Text Parsing Package

Python Versions Test PyPI License: MIT Netlify Status codecov

Summary

This package aims to aid in the parsing of text data, by providing functions to clean, analyze and visualize text data. For further details about this project, please refer to our About page.

Functions

  • clean_text()
    • removes punctuation and set all words to lower case for easier analysis
  • count_unique_words()
    • counts the number instances of unique words in a block of cleaned input text data
  • word_chart()
    • visualize the top counts of the words within the input in the form of a bar chart

Installation

  1. To install this package, navigate to your preferred environment.
  2. Run the following command in your terminal.
pip install -i https://test.pypi.org/simple/ text-parsing-package

The TestPyPI home page can be viewed here and the source distribution can be downloaded here.

Usage

Below are examples of how the text_parsing_package can be used to clean text, count the words, and plot the results onto a bar chart.
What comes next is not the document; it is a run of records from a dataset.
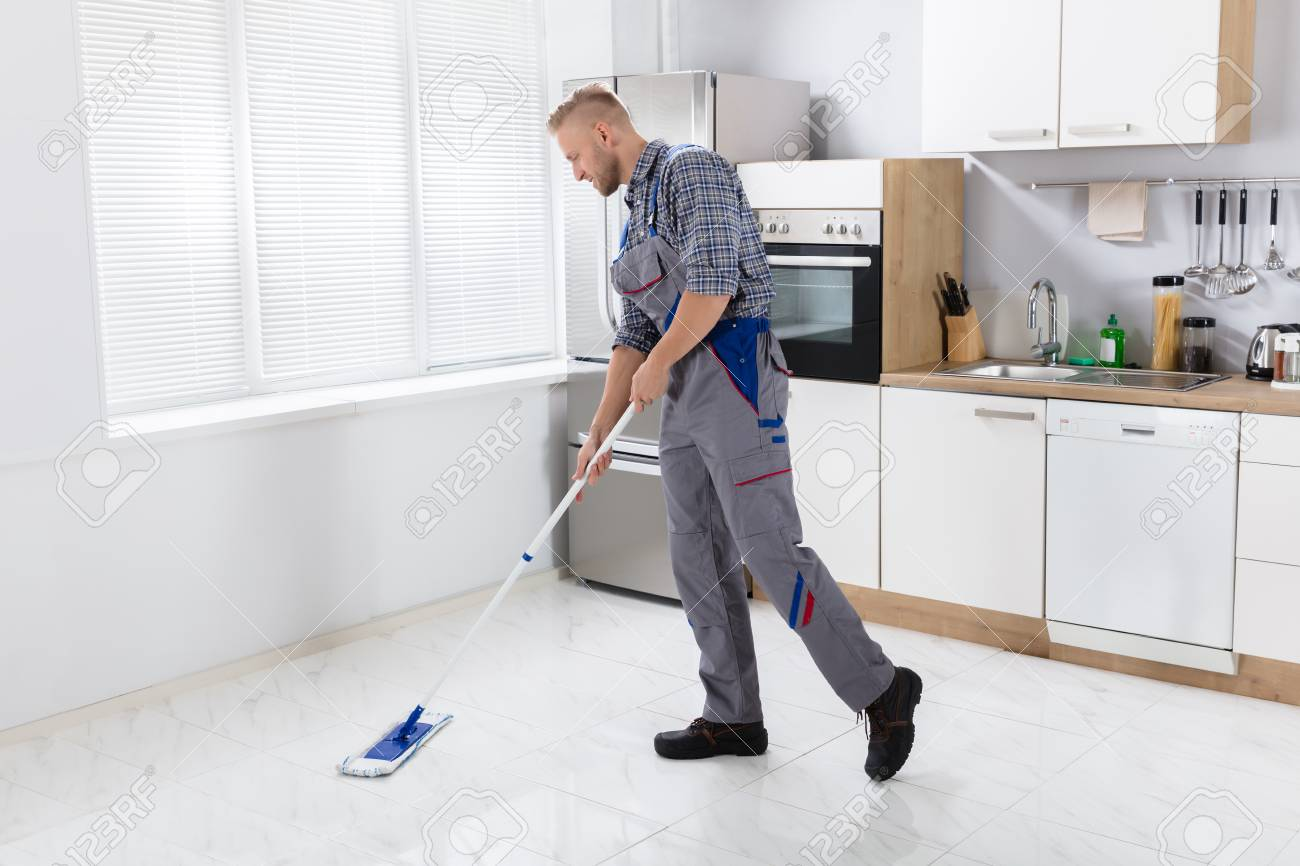 Happy Young Male Worker Mopping Floor With Mop In Kitchen Stock ...
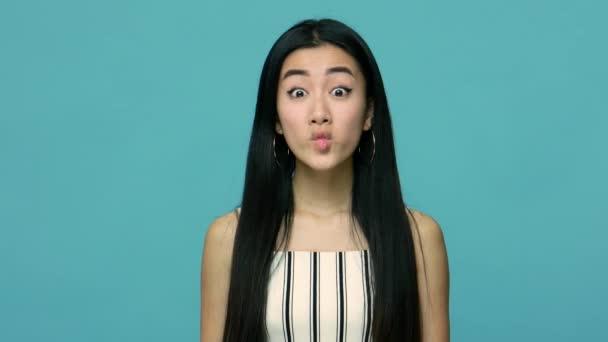 Amüsante, fröhliche Asiatin mit langen schwarzen Haaren, die Fischgesicht-Grimasse mit schmollenden Lippen zeigt, herumalbert und lächerlich kindisch-schelmischen Humor zeigt. Studioaufnahme isoliert auf blauem Hintergrund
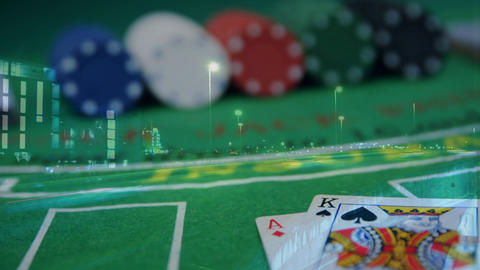 Casino table with chips and cards and shining highway Animation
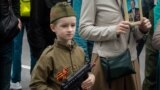 A young participant carries a toy gun in Sevastopol, Crimea, during the Immortal Regiment march on Victory Day, observed on May 9.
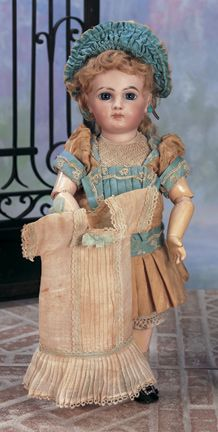 """French Bisque Bebe Jumeau  15"""" (38 cm.) Bisque socket head,blue glass paperweight inset eyes, pierced ears,blonde mohair wig over cork pate,French composition and wooden eight-loose- ball jointed body with straight wrists. Marks: Depose 6 (incised,and artist checkmarks on head) Jumeau Medaille d'Or Paris (body). Comments: Emile Jumeau,circa 1885,"""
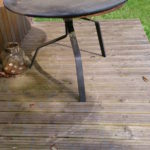 a round metal table and blue and white lines drawn around shadows on the decking
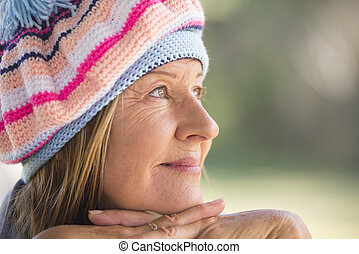 Woman with warm beanie cap winter outdoor - Portrait...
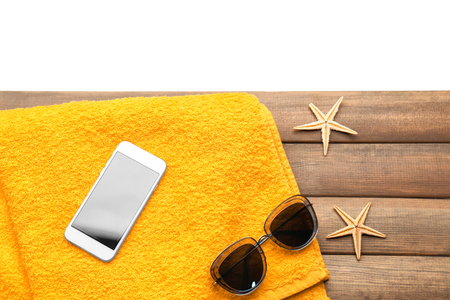 Composition with phone and sunglasses on wooden board. Vacation concept Foto de archivo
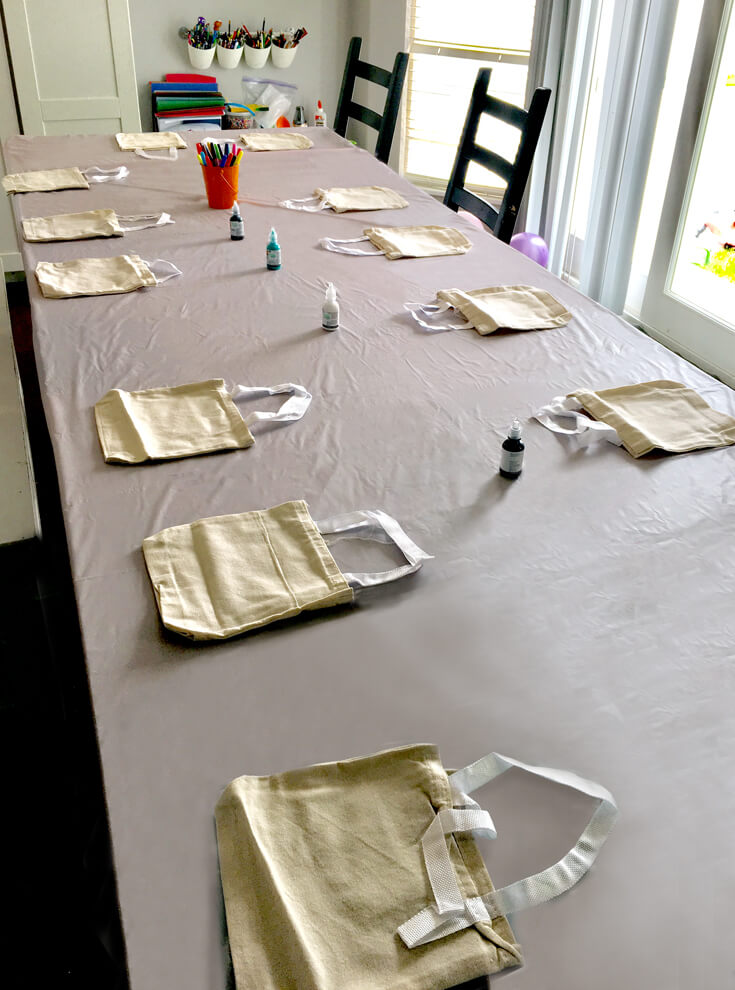 6th Birthday Book Party | Halfpint Design - Decorating book bags is a must for a book party. Set it all up before guests arrive for a smooth transition.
from text_parsing_package.clean_text import clean_text
from text_parsing_package.count_words import count_unique_words
from text_parsing_package.word_chart import word_chart

text = "The quick brown fox jumped over the fence."
text_clean = clean_text(text)
text_count = count_unique_words(text_clean)
bar_fig = word_chart(text_count)
bar_fig # output an altair bar plot

Contributing

To contribute to this project, check out Contributing.

If you would like to run the tests, and, build and deploy documentation, read below.

Clone Repository and Install Package with Development Dependencies

  1. Clone this repository and activate the environment.
git clone git@github.com:UBC-MDS/text-parsing-package.git

Creating the environment is not required, but if you would like you can this way. Make sure to be in the root directory.

conda env create -n text_parsing -f environment.yml
conda activate text_parsing
  1. Navigate to the root of the project directory and install package with dependencies.

Not all dependecies have to be installed, depending on your goal.

pip install -e .[tests,dev,docs]

Run Tests

pytest --cov=src --cov-branch --cov-report=term-missing

Build, Preview, and Deploy the Documentation

  1. Build and preview the documentation.
quartodoc build
quarto preview
  1. To update the documentation website.
quarto publish gh-pages

Relation to Existing Package Ecosystem

Refer to our About page.

Contributors

  • Jacob Cann (@Jacob-F-Cann)
  • Rebecca Sokol-Snyder (@rsokolsnyder)
  • Wes Beard (@beardw)

License

The software code contained within this repository is licensed under the MIT license. See the license file for more information.

Citation

If you use this package, please cite:

Cann, J., Beard, W., Sokol-Snyder, R. (2026) text-parsing-package (Version 0.3.0) https://test.pypi.org/project/text-parsing-package/